**Source data**
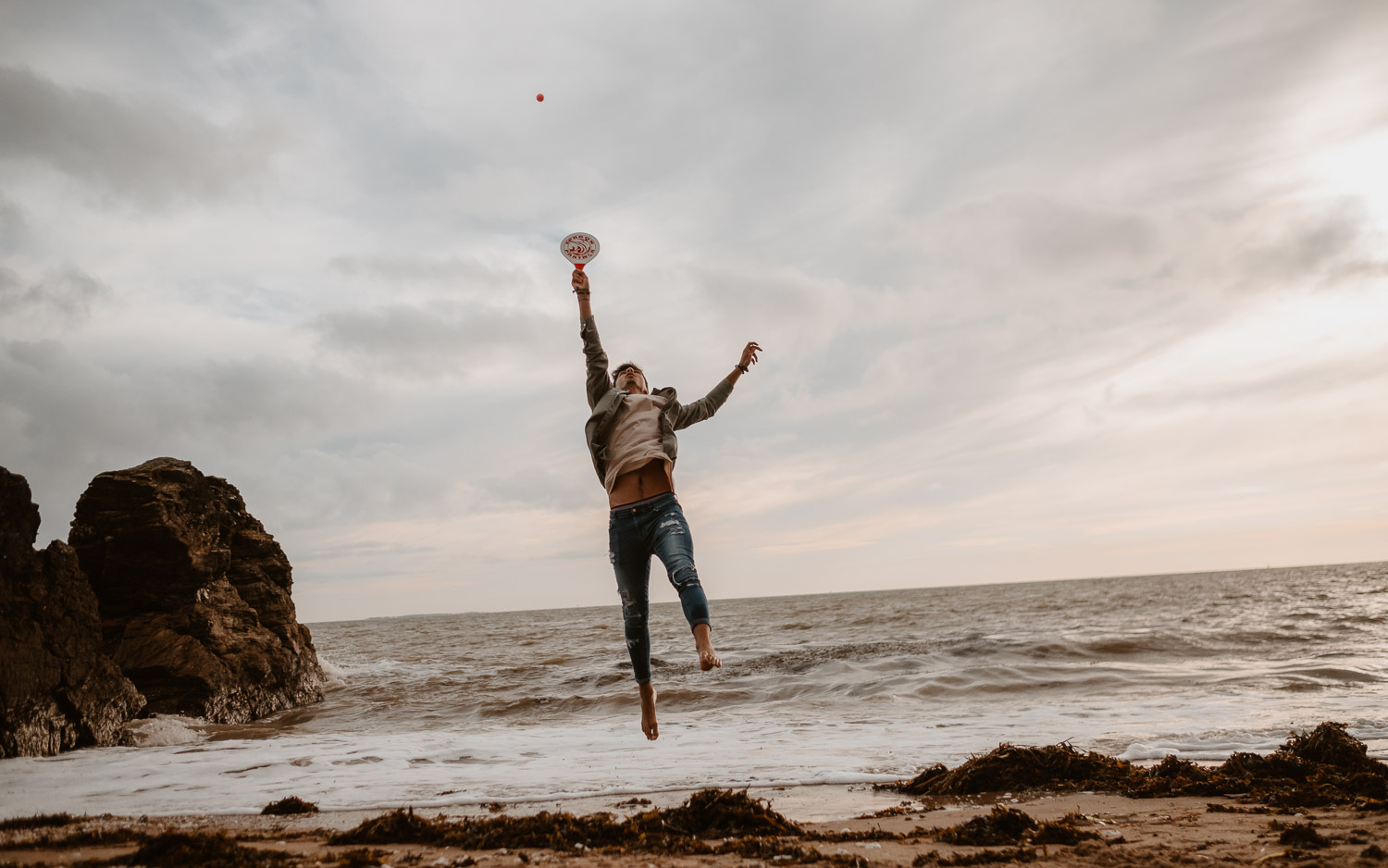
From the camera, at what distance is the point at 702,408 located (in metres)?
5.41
--
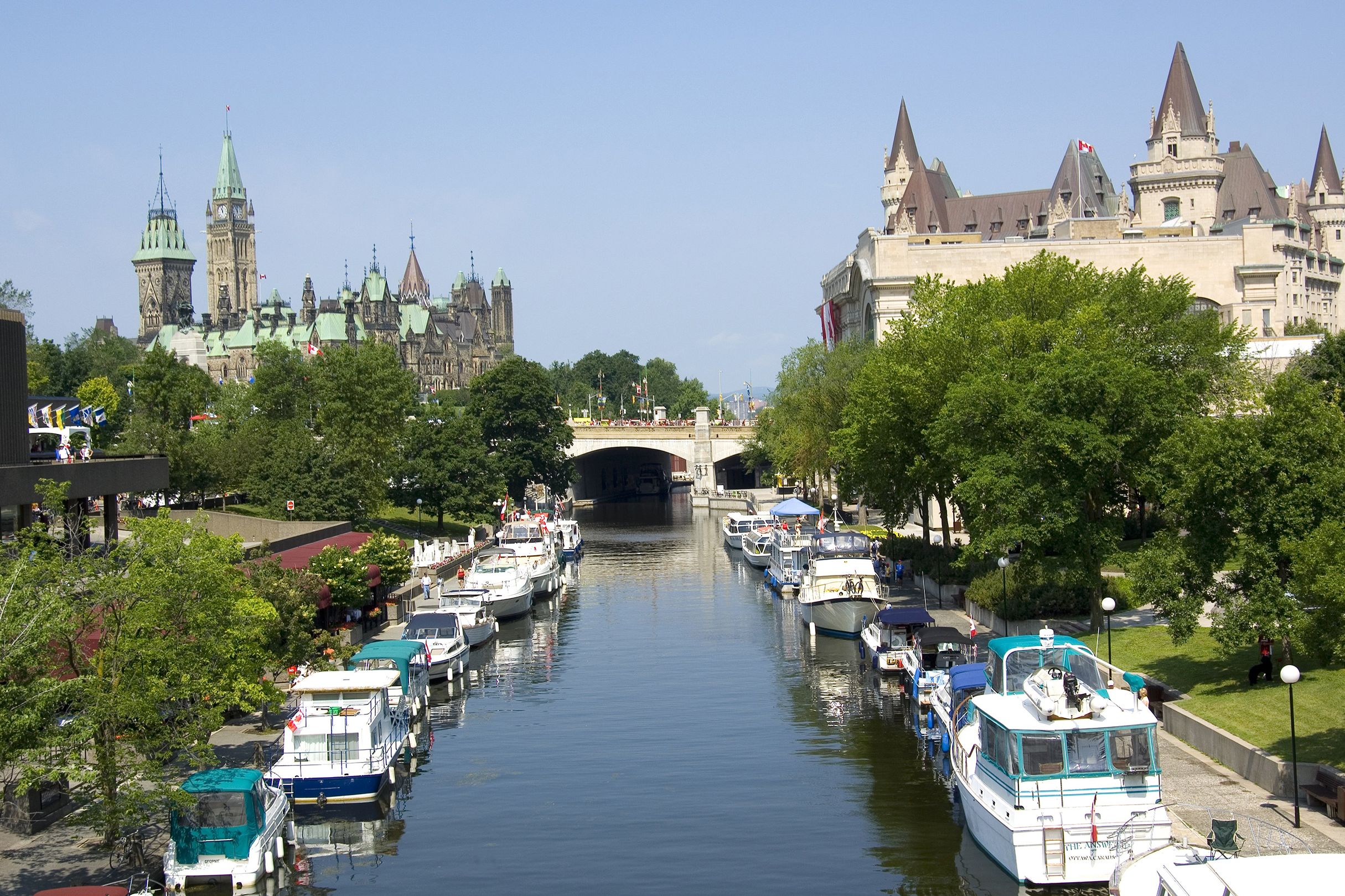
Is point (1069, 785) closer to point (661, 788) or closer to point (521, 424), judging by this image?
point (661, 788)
==
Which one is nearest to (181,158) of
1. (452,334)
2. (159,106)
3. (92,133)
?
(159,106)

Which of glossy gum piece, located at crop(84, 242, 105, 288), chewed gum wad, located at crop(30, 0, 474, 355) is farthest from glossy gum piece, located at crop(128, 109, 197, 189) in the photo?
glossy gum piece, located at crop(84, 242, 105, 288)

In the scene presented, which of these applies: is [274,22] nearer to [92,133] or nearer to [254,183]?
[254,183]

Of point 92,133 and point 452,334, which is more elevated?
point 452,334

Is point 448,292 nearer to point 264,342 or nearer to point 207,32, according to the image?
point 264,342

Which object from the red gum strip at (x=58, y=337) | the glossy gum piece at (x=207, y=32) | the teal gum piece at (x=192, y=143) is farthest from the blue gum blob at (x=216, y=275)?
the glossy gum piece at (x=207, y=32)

**Objective**
Gather every line in the listing above that contains the string "crop", and copy each one in full.

**Complete response**
Which of glossy gum piece, located at crop(84, 242, 105, 288), chewed gum wad, located at crop(30, 0, 474, 355) is farthest from glossy gum piece, located at crop(128, 109, 197, 189) in the photo?
glossy gum piece, located at crop(84, 242, 105, 288)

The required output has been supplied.